Giovanni, padre di Bruno, sul versante di S. Paolo e Liveri ebbe appezzamenti di
terreni di sua proprietà. Abitava precisamente «in Via Sancti Pauli, in
pertinentiis Nolae», in località San. Giovanni del Cesco, alle falde del colle di
Castel Cicala.
È qui che il giovinetto Filippo – il cui nome cambiò in quello di Giordano, entrando
nel monastero domenicano di Napoli – trascorse gli anni dell’infanzia e della prima
adolescenza.
Un dato è certo: è lì che vivevano Giovanni Bruno, sua moglie Fraulissa e i loro
figli. Una certezza che trova conferma anche in un documento notarile del 1536
autenticato dal notaio Melchiorre Caputo.
Una spedizione archeologica, nel 1966, portò alla scoperta (fortuita) dei ruderi di
una Casa sulla Collina di Cicala a Nola, ove si presume fosse nato Giordano Bruno.

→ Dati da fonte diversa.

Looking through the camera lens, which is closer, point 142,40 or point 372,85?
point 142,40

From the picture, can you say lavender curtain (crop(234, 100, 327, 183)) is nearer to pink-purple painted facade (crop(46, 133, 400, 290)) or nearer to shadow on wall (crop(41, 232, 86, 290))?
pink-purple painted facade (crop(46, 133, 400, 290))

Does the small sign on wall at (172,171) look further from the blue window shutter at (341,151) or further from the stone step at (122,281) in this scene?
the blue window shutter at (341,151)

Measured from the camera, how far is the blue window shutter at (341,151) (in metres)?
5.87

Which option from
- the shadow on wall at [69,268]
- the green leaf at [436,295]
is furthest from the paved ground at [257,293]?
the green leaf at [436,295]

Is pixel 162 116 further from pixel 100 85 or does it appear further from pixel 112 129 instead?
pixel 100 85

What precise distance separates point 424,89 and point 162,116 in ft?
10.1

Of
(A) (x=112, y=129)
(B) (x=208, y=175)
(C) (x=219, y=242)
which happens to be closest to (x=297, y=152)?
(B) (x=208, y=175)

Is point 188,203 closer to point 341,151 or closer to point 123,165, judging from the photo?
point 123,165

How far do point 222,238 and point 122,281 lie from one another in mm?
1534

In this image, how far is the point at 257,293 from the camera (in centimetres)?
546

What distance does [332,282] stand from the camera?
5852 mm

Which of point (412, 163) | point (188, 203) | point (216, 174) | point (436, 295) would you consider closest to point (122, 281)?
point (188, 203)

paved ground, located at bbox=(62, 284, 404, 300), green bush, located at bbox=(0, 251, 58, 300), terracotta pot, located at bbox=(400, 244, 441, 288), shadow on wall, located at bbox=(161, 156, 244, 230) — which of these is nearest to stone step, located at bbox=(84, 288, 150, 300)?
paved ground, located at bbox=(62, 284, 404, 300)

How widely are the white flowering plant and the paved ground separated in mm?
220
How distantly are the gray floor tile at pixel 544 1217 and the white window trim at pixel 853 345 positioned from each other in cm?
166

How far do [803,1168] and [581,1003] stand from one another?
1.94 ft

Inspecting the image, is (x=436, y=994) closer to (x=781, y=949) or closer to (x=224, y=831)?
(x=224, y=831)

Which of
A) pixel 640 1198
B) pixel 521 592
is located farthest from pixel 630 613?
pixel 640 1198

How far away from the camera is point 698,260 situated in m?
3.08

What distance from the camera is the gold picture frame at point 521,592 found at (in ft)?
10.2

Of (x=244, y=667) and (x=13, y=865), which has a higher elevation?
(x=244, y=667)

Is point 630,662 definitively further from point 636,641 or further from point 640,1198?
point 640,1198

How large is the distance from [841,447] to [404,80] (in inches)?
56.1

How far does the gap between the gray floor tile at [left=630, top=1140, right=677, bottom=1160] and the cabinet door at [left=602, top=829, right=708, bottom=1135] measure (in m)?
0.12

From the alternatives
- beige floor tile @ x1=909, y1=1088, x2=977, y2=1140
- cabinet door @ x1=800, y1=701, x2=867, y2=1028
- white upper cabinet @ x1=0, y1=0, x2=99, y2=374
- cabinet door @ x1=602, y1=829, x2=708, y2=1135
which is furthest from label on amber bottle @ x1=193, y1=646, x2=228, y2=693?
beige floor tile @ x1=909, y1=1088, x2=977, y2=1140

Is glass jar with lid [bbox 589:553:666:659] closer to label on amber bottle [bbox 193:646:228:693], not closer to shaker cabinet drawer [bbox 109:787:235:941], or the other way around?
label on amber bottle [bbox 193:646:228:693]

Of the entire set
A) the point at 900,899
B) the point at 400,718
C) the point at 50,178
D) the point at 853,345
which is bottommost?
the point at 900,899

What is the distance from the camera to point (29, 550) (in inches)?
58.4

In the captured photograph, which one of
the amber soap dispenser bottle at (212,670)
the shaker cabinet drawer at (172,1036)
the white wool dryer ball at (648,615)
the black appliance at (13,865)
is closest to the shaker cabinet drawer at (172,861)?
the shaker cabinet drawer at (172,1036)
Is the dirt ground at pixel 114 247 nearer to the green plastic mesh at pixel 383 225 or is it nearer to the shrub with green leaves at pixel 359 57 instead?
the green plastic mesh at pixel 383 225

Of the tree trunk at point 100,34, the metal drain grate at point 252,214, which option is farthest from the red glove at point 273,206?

Lo stesso filosofo Nolano, la descrive nello “Spaccio della Bestia Trionfante”: «una
piccola contrada ove son quattro o cinque stanze non troppo magnifiche... nella
Villa che sta alle radici del Monte Cicala».
«L’amenissimo monte di Cicala» rimase così scolpito nella sua mente e nel suo
cuore da non abbandonarlo finché visse, e fu fonte di pensieri, di sentimenti, di
ricordi, che affiorarono sovente nelle opere uscite dal suo vulcanico ingegno. «La
sua vita lo allietava, il suo geniale grembo gli riscaldava, gli invigoriva, il tenero
corpo», concetto che egli esprime così:
Sic quondam puero mihi, mons peramoene Cicadae,
Cum gremium geniale tuum primavera foveret
Viscera, blandiri tua lumina sancta recordor.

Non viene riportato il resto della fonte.